ROME - Two Italian spy chiefs were arrested on Wednesday and a judge issued arrest warrants for four Americans over the alleged CIA kidnapping of a terrorism suspect in Milan in 2003, officials said.
Three of the Americans were alleged CIA agents and the fourth worked at a US military base in Aviano, northern Italy, from where prosecutors believe the Muslim cleric was secretly transferred out of Italy.
A statement from the Milan prosecutor's office said police arrested Marco Mancini, the No. 2 at Italy's Sismi military intelligence agency, and were holding him in jail for his alleged role in the kidnap. Another Sismi official was placed under house arrest.
The suspects are accused of involvement in the 2003 abduction of Hassan Mustafa Osama Nasr, also known as Abu Omar. Prosecutors say a CIA-led team seized him on a Milan street in broad daylight, bundled him into a van and drove him to the Aviano air base.
He was then flown to Egypt where Nasr says he was tortured under questioning.
An Italian court has already issued arrest warrants for 22 suspected US agents over the abduction. But it was the first time Italian officials have been linked to the investigation.
If an Italian role is confirmed, it would add weight to allegations that European countries colluded with Washington in the secret "renditions", or transfers, of terrorism suspects.

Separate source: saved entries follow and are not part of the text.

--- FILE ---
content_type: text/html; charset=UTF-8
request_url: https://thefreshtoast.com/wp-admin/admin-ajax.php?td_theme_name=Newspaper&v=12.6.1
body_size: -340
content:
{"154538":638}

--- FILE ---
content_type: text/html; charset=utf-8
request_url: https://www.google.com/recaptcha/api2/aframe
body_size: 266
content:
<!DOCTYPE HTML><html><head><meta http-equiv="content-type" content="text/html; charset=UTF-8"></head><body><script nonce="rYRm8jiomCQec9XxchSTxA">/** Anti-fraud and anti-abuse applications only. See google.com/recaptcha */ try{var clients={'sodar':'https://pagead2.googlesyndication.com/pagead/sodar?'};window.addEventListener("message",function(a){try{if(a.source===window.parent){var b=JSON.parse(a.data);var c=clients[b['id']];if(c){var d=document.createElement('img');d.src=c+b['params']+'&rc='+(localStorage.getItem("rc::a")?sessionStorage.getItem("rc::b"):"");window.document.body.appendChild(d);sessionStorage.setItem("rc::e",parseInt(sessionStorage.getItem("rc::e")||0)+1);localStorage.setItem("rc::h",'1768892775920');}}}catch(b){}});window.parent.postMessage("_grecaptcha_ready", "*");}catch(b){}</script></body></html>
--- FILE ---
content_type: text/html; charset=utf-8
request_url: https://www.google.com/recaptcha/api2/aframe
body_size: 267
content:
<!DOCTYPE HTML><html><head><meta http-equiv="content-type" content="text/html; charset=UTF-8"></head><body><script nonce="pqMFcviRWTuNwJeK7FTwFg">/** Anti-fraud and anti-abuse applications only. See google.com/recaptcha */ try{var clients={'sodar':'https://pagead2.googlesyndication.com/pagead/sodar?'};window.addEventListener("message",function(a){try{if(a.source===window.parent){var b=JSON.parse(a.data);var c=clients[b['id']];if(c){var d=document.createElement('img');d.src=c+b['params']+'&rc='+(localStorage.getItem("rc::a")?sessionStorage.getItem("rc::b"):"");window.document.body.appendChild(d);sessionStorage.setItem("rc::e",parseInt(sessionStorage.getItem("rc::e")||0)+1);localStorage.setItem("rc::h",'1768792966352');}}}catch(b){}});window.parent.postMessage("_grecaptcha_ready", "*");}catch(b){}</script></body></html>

The Rome government said in a statement that Italy's intelligence services had denied playing any role in the kidnapping and that it trusted their loyalty.
But some lawmakers in the new centre-left ruling coalition accused former Prime Minister Silvio Berlusconi of a cover-up during his five-year administration, which ended in April.
Berlusconi, a close ally of US President George W Bush, has fiercely denied his government or Sismi were involved in the kidnapping - and even once summoned the US ambassador over the matter to request Italian sovereignty be respected.
"Mancini's arrest confirms what we've said for a long time - that is, that the previous government knew about Sismi's involvement in Abu Omar's kidnapping by the CIA," said Giovanni Russo Spena, a senator with the ruling coalition's Communist Refoundation party.
Italian investigators had been wiretapping Nasr before his abduction and accuse him of having ties to al Qaeda and recruiting combatants for Iraq, according to court documents.
They say the kidnapping broke Italian law and ruined a promising investigation.
Several politicians rushed to the defence of Mancini on Wednesday and criticised magistrates for jailing a man they said was on the front line of Italy's fight against terrorism.
"It's shocking and upsetting that a man who millions of Italians depend on for their security ends up in jail," said former centre-right minister Carlo Giovanardi.
Former President Francesco Cossiga said the arrests were likely to be applauded by al Qaeda.
The Abu Omar case is one of the best known examples of alleged CIA secret operations in the US-led "war on terror".
Human rights groups condemn "extraordinary rendition", saying the United States has frequently sent suspects to countries that practice torture.
Washington acknowledges making secret transfers of terrorism suspects between countries, but denies using torture itself against suspects or handing them over to countries that do so.